BIOTECHNICA novelties: Mobile diagnostics by smartphone and image analysis for detecting antibiotic resistance
Ambient Assisted Living (AAL) systems are increasingly being used to monitor age-related health risks. The systems will continuously monitor the patients' health in their homes and help to reduce the number of visits to the doctor. Miniaturized sensors integrated in mobile devices that are connected to medical centers can monitor and diagnose patients in their homes without reducing their quality of life.
At BIOTECHNICA 2013, Fraunhofer FIT demonstrates the first system that integrates three different sensors in one platform. A nano potentiostat measures biochemical information in a patient's assay, e.g. glucose, lactate or cholesterol levels. A fluorescence sensor is used to detect color-marked biomarkers. A SpO2 sensor monitors heart rate and arterial oxygen saturation. A smartphone app processes the data from the three sensors and transfers them to a server. For secure data communication, a Bluetooth connection with a specifically developed protocol is used.

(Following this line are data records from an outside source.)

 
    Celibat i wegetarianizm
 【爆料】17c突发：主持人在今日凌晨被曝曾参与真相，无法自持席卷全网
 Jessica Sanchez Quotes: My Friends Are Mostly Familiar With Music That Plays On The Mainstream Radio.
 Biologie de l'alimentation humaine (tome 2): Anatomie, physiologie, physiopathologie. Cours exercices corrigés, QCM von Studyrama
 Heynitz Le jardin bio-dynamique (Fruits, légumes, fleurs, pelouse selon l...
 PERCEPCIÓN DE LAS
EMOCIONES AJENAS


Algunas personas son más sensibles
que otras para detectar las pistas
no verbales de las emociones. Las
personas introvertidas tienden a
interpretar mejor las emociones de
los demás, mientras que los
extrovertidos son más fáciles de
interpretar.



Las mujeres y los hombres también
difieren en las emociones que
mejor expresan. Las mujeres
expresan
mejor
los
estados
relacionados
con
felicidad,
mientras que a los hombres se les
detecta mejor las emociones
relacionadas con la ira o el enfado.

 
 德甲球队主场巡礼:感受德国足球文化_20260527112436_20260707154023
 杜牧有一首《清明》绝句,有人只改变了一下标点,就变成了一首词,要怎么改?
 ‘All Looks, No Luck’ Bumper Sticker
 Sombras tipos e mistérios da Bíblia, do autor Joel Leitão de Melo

"Our aim was to integrate, in one mobile device, several miniature sensors that measure relevant diagnostic parameters and communicate their data wirelessly", says Professor Harald Mathis, head of the department 'Biomolecular Optical Systems' of the Fraunhofer Institute for Applied Information Technology FIT. As devices that measure biometrical data do not use standardized protocols, we developed a sensor platform that takes the data from the different sensors, processes them and sends them to a smartphone. The smartphone can then transmit the data to the patient's physician.

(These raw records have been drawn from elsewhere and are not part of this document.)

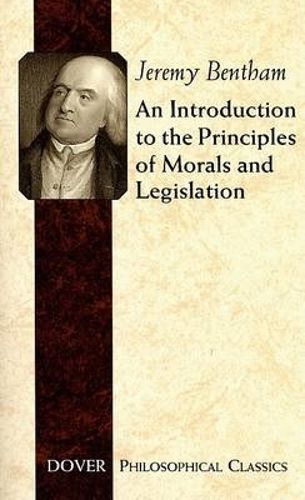 Cover image for An Introduction to the Principles of Morals and Legislation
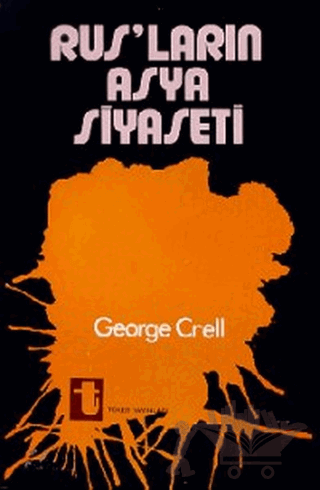 Rusların Asya Siyaseti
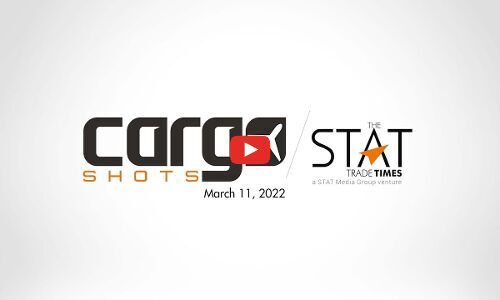 Cargo Shots by The STAT Trade Times - 11- March - 2022 Cargo Shots by The STAT Trade Times - 11- March - 2022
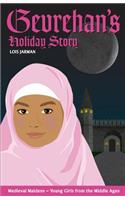 Gevrehan's Holiday Story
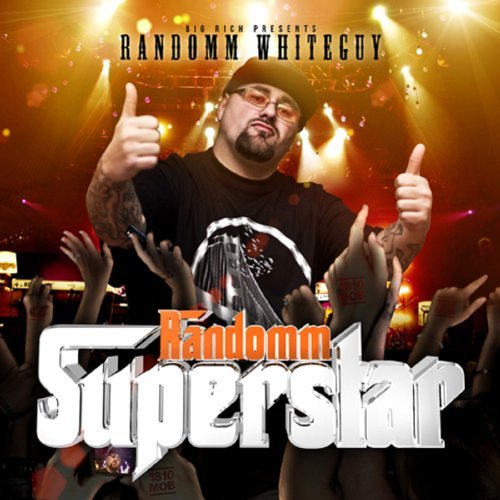 Randomm Whiteguy – Randomm Superstar (Big Rich Presents Randomm Whiteguy)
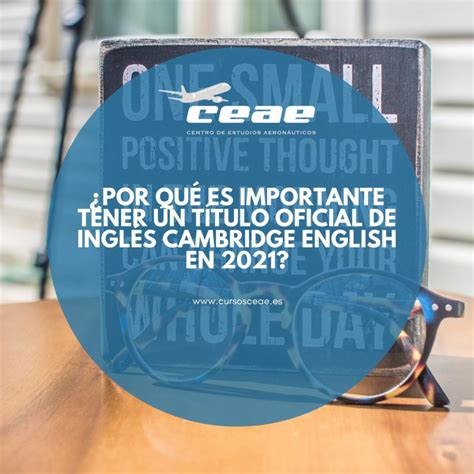 Por qué es importante tener un título oficial de inglés Cambridge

The system was developed by Fraunhofer FIT in cooperation with Charité and T-Systems Deutschland in the BMBF/EU-funded project Nanoelectronics for Mobile AAL Systems – MAS.

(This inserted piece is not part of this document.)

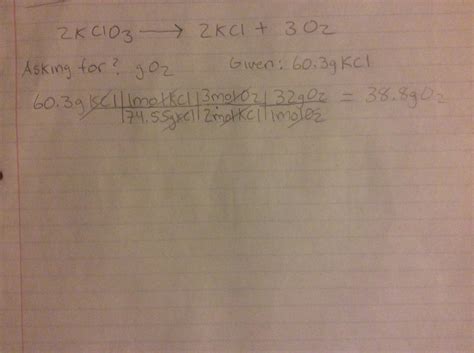 When heated, KClO3 decomposes into KCl and O2. If this reaction produced 60.3 g of KCl, how much ...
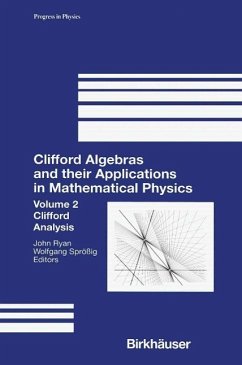 Clifford Algebras and Their Applications in Mathematical Physics - Ryan, J.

Fraunhofer FIT's second exhibit is an image analysis system for bacteria diagnostics. Antibiotic resistance is a growing threat to our health. Many antibiotics are losing their effectiveness. Unfortunately, there are no universal flash tests for antibiotic resistance. FIT's new system uses an optical process that can determine in just about two hours if bacteria react to a specific antibiotic.